Thank you for your comments.

Please see the attachment.

Author Response File: Author Response.pdf

Reviewer 2 Report

There have been many studies in the past examining the paratracheal lymph node metastatic potential of FDG-PET/CT. The present study was a retrospective multicenter study that included a relatively large number of patients with high-risk endometrial cancer who underwent preoperative FDG-PET/CT and para-aortic lymphadenectomy (PAL). However, a long-term study of 10 years may raise serious doubts about the results of the study due to differences in models and methods of operation. Preferably, various methods should be used to evaluate FDG accumulation in the primary tumor and in the lymph nodes. For example, TLG and texture analysis. In addition, the definition of positive lymph nodes on the image is unclear. If possible, a kappa test between independent examiners is needed. The definition of lymph node in pathology is also unclear. It is unclear whether micrometastases were considered positive or not. This is a study that leaves many questions unanswered.

Author Response

Thank you for your comments.

Please see the attachment.

Author Response File: Author Response.pdf

Round 2

Reviewer 2 Report

I think this is a clinical study of a PET scan over a long period of 10 years, and I think there have been improvements in PET models over the 10 years.
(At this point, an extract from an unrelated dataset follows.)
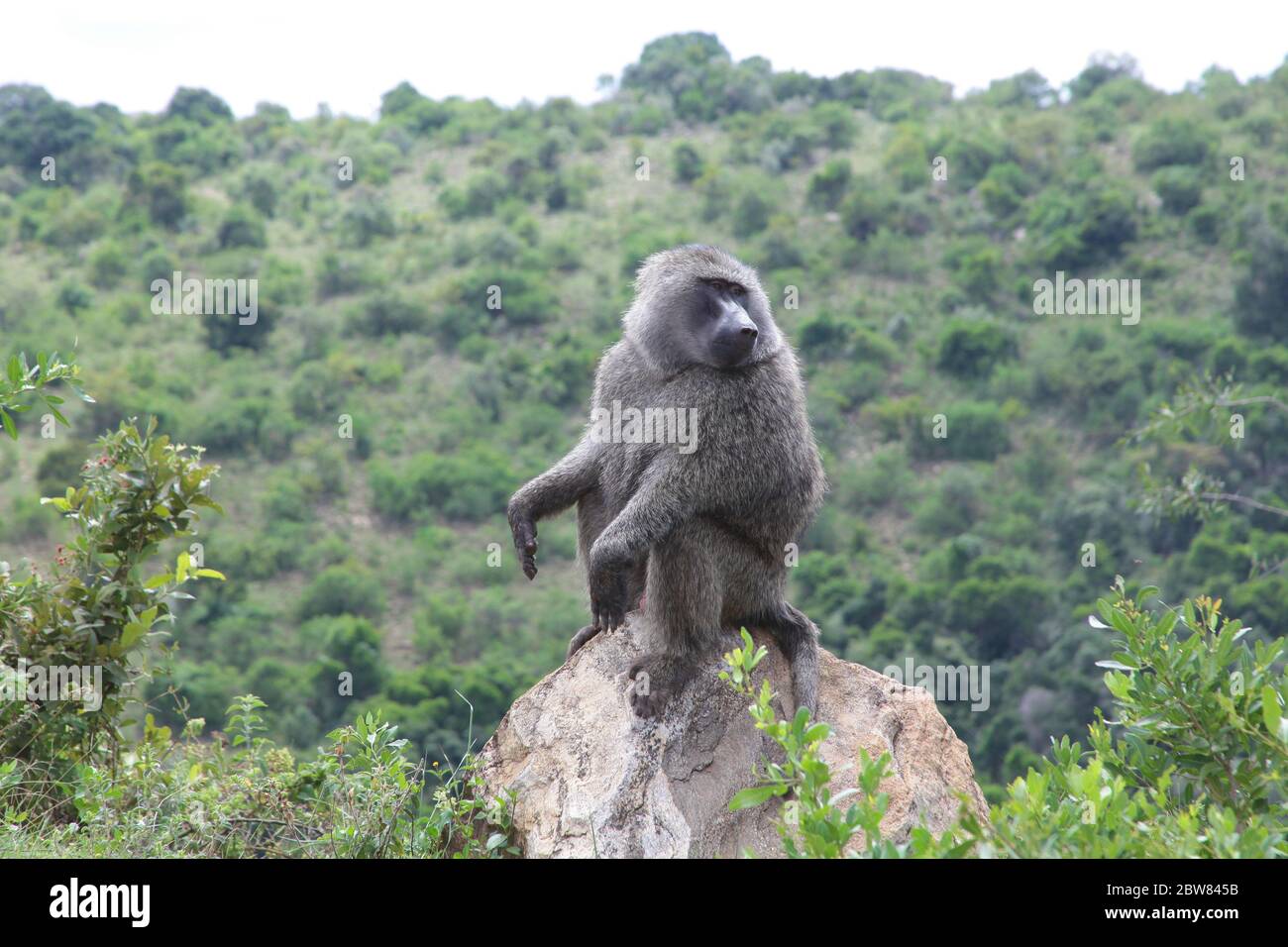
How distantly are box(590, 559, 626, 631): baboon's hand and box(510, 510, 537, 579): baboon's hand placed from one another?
44 cm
Does this mean that the detection power is the same even if the PET models are different?

Author Response

Thank you for your comments.

 

Point 1: I think this is a clinical study of a PET scan over a long period of 10 years, and I think there have been improvements in PET models over the 10 years. Does this mean that the detection power is the same even if the PET models are different?


 

Response 1: We think that improvements in PET models may have changed the detection power of lymph nodes. It may be a bias in our study. It has been added in the manuscript.

 

All the manuscript has been reviewed and corrected by a translator.